April
10, 2002
By whatistoknow
The believers who make the greatest impact for God's kingdom are those who also have the greatest power on earth. Believers who are politicians, professionals, executives, famous actors and singers, and other movers and shakers have the greatest potential for making the biggest difference for Christ. Thus all Christians should strive to become members of the elite, of the upper class, of that group that determines the course of the world.
The best evidence of all this is when emperor Constantine converted to Christianity, and the greatest empire known to human history became the Holy Roman Empire. The impact that Constantine made for God's kingdom was incomparable to any other person in his lifetime.
Thus in heaven the ranks of saints will be proportionate to the degrees of power and influence that believers had on earth. So Constantine will be somewhere near the top of rewarded saints, followed by the likes of Charles V, Martin Luther, etc., and bottoming out with the poor and unknown believers in the world.
To state the above view, which is the common assumption if not outspoken opinion of many American Christians is to refute it by its absurd conclusions.
When Jesus established the kingdom of God with His incarnation, He did so not as an earthly king but as a carpenter from an unimportant city. When Christ died, rose, and ascended, He left the keys of the kingdom to a fisherman; not to Caesar Augustus, Pilate, or King Herod. The kingdom of God spread and was strengthened through a tentmaker; not through the politically powerful Pharisees.
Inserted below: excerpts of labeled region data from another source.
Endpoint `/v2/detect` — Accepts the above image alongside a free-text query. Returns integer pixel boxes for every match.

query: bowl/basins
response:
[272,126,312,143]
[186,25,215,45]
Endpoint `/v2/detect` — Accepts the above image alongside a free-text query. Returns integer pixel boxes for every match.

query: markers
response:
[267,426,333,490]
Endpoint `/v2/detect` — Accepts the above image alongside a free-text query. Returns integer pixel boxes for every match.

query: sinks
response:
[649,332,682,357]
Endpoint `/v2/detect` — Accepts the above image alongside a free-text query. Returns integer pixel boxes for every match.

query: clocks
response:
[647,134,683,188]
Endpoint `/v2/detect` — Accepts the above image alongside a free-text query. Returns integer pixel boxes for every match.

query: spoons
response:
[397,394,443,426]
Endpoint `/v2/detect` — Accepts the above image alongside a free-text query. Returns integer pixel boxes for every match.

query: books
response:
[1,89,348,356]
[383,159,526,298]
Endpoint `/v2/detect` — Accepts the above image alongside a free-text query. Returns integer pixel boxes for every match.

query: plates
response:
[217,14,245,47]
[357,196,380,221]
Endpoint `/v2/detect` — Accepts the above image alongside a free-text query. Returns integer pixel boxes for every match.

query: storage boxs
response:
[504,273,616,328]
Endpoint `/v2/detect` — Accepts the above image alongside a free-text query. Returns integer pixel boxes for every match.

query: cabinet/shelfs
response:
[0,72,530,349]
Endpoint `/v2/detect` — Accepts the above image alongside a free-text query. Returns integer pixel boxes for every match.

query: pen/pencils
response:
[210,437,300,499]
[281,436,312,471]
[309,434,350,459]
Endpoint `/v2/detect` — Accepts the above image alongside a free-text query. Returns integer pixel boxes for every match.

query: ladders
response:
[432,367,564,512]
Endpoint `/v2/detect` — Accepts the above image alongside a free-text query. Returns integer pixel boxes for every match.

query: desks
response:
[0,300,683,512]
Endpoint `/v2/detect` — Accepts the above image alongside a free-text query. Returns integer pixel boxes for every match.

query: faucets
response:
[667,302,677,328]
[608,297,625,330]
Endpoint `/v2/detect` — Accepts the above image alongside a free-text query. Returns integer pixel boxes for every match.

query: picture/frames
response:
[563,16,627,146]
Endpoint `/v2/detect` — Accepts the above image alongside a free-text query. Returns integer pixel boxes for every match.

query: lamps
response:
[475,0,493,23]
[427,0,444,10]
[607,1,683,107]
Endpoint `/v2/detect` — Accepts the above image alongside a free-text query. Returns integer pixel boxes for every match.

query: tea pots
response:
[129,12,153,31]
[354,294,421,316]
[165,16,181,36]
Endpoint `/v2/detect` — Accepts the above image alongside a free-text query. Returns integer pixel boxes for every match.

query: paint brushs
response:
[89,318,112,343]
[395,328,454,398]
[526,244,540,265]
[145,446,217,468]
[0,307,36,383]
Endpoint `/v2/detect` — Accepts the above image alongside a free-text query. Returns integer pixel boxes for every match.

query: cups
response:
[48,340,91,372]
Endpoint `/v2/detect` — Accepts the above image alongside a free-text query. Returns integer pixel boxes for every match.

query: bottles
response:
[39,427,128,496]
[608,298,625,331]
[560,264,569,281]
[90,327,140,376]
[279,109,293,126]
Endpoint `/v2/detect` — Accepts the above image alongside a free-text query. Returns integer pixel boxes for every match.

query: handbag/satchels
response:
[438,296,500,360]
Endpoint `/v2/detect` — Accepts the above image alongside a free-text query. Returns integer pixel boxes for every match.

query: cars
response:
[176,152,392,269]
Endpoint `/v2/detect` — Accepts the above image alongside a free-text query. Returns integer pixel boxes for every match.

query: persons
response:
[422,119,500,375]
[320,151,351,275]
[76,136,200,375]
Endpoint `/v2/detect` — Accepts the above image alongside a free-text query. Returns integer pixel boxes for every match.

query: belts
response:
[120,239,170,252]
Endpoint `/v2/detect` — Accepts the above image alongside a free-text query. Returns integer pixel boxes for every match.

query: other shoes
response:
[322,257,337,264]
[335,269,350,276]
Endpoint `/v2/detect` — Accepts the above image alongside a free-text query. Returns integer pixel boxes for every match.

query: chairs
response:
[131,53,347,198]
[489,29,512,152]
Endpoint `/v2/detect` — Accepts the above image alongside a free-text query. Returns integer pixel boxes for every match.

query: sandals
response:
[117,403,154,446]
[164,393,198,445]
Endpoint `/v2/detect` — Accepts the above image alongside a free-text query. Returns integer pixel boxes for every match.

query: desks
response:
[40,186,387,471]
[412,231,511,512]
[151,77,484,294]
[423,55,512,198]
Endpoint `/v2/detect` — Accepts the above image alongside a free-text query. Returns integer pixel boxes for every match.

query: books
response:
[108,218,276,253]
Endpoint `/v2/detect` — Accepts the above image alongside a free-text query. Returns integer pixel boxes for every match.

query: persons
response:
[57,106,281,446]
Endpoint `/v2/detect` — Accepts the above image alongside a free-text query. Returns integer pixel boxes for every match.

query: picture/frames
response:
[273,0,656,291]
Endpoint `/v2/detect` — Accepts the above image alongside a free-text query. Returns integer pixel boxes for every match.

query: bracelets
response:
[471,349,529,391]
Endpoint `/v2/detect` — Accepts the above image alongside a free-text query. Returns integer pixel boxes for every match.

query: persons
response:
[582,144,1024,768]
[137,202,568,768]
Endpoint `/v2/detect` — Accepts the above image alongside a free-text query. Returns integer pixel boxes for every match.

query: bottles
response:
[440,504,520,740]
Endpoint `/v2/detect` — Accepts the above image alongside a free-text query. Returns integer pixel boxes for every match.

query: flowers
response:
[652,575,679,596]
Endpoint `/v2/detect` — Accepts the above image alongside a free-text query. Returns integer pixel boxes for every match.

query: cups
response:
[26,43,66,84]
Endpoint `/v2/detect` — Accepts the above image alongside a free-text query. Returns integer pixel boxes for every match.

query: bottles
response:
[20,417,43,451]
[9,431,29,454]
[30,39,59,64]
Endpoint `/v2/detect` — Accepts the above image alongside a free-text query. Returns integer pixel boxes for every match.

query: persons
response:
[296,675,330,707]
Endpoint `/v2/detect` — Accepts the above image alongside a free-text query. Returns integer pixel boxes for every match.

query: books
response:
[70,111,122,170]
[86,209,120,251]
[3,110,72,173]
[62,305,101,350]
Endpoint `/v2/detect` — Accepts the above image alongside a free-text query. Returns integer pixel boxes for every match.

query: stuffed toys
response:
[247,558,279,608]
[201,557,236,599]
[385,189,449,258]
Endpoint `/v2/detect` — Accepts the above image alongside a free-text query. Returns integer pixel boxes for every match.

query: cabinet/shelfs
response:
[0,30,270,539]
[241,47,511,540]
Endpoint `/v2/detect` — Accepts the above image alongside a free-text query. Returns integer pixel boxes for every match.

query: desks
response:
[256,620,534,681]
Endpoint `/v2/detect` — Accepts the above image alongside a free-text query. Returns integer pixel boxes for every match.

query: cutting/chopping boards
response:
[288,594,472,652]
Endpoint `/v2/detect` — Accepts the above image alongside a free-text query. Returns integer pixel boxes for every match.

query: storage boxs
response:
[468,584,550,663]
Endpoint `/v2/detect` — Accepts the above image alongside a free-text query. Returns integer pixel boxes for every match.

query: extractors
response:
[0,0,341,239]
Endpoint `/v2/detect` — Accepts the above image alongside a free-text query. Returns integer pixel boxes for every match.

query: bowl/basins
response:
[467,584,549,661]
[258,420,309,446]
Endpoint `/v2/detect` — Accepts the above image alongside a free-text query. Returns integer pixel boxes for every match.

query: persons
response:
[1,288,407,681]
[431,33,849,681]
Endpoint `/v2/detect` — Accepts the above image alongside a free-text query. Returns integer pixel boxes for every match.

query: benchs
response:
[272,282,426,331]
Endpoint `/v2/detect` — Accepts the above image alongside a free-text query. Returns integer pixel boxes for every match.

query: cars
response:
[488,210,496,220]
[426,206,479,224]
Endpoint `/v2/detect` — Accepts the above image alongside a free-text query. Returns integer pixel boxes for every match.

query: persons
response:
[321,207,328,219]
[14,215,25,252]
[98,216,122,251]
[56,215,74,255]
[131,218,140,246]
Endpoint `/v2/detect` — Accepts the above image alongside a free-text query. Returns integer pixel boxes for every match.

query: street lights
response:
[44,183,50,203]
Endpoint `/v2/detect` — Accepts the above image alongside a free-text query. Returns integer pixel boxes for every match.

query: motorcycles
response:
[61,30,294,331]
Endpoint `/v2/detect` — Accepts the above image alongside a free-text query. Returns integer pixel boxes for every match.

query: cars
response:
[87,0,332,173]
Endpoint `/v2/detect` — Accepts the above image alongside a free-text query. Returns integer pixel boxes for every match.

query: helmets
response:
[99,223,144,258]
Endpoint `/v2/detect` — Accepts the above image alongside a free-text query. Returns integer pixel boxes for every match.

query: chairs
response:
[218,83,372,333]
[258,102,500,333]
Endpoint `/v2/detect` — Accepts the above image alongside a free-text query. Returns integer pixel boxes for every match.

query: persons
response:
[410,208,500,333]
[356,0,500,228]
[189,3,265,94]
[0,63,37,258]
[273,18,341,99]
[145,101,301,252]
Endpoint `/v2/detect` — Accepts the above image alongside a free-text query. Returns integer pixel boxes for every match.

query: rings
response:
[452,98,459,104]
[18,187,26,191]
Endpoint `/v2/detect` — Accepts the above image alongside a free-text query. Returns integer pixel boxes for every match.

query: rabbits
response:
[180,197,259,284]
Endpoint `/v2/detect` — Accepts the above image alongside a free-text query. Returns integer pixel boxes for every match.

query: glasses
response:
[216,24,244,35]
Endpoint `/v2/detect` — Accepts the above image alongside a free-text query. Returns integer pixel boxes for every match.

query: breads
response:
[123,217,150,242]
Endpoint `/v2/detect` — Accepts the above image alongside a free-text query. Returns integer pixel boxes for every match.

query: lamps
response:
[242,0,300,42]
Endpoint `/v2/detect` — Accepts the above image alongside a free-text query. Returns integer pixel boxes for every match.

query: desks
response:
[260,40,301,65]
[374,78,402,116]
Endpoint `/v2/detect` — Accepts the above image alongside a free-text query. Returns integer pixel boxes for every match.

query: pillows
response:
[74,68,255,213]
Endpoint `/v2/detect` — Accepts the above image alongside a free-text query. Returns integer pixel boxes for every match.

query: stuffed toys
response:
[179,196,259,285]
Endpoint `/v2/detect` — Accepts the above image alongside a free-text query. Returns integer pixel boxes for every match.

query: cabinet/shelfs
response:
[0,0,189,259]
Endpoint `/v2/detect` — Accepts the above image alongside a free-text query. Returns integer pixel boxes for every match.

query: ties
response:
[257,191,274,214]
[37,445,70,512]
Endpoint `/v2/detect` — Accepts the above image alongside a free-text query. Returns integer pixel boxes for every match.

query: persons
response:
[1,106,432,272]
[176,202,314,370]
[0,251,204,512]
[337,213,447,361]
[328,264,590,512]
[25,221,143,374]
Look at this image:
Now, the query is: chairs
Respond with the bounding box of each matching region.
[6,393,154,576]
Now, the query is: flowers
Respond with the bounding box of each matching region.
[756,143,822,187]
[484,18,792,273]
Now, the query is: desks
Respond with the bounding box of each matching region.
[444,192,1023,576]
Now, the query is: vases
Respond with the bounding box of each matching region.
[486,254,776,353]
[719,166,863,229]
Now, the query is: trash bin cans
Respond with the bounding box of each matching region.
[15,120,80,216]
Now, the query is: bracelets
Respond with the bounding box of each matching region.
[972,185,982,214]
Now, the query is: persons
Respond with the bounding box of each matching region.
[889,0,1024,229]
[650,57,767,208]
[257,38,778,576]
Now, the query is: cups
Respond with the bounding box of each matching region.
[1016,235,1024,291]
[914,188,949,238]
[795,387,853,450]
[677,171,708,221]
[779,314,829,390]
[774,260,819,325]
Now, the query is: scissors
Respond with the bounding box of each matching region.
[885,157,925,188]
But what about Constantine? Didn't the converted emperor make a greater impact for God's kingdom than Peter the fisherman and Paul the tentmaker? To state the question is to reveal the absurd assumption. But perhaps Dostoevsky can help clarify the matter more concretely. In Chapter 7 of Part 4 of The Idiot, Dostoevsky describes the reaction of the Christ-figure Prince Myshkin upon hearing news that a certain Pavlishchev had been converted to Roman Catholicism:
"Pavlishchev was a clear–headed man and a Christian, a true Christian," the prince declared suddenly. "How could he submit to a faith—that is unchristian? Catholicism . . . is no more than an unchristian faith . . . even worse than atheism. . . . Atheism only preaches nullity, but Catholicism goes further; it preaches a distorted Christ, a Christ it has calumnied and defamed, the opposite of Christ! It preaches the Antichrist. . . . Roman Catholicism believes the Church cannot remain on earth without universal temporal power. . . . [It] is not even a religion but very definitely the continuation of the Holy Roman Empire, and everything in it is subservient to that idea, beginning with faith. The Pope usurped the earth, an earthly throne, and took up the sword, and since then everything has been going on that way, except that to the sword they have added craft, deceit, fanaticism, superstition, villainy. . . . They have bartered everything, everything for money, for base earthly power. And isn’t that the teaching of Antichrist? How could they fail to create atheism? Atheism has come from them, directly from Roman Catholicism! . . . Among us only exceptional classes of people don’t believe, those . . . who have lost their roots. But there, in Europe, awesome masses of the people themselves are beginning to lose their faith—first from darkness and lies, and now from fanaticism, from hatred of the Church and Christianity. . ."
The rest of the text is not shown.